その頃 欧米で使われていたテレタイプは, 英大文字と数字と若干の記号のもので, 5単位テープが標準であった. このコードはInternational Telegraphic Alphabet No.2 (ITA2)という. (規格はここのFreely available itemsのEnglishから得られる) この種のテレタイプは昔は国際電電にいくと見られたがとおの昔に姿を消した.
テレタイプとしてはこのような形であった.
なかなか可愛らしくて1台ほしい. 数年前にアメリカのある空港で耳の不自由な人のための似たようなキーボードを見たことがあった.
コード表は次のとおり.
Figure shift(FIGS)を打つとその後は右の数字と記号を送受信することになる. Letter shift(LTRS)で英大文字になる.

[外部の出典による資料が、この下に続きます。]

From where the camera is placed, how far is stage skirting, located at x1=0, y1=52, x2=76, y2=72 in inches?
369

このコードの特徴は, 使用頻度の高い文字は1が, つまりテープの孔が少ないことだ. Wikipediaでletter frequencyを見て, 頻度の順に孔の数をならべると
e t a i n o s r l d h c u m f p y g w v b k x j q z 1 1 2 2 2 2 2 2 2 2 2 3 3 3 3 3 3 3 3 4 3 4 4 3 4 2孔が少ないとテープが丈夫なのか, ごみを減らそうとしたのか知らないが, Morseコードと同様な精神で出来ている. ITA2の特殊記号も欧文Morseコードと同じである.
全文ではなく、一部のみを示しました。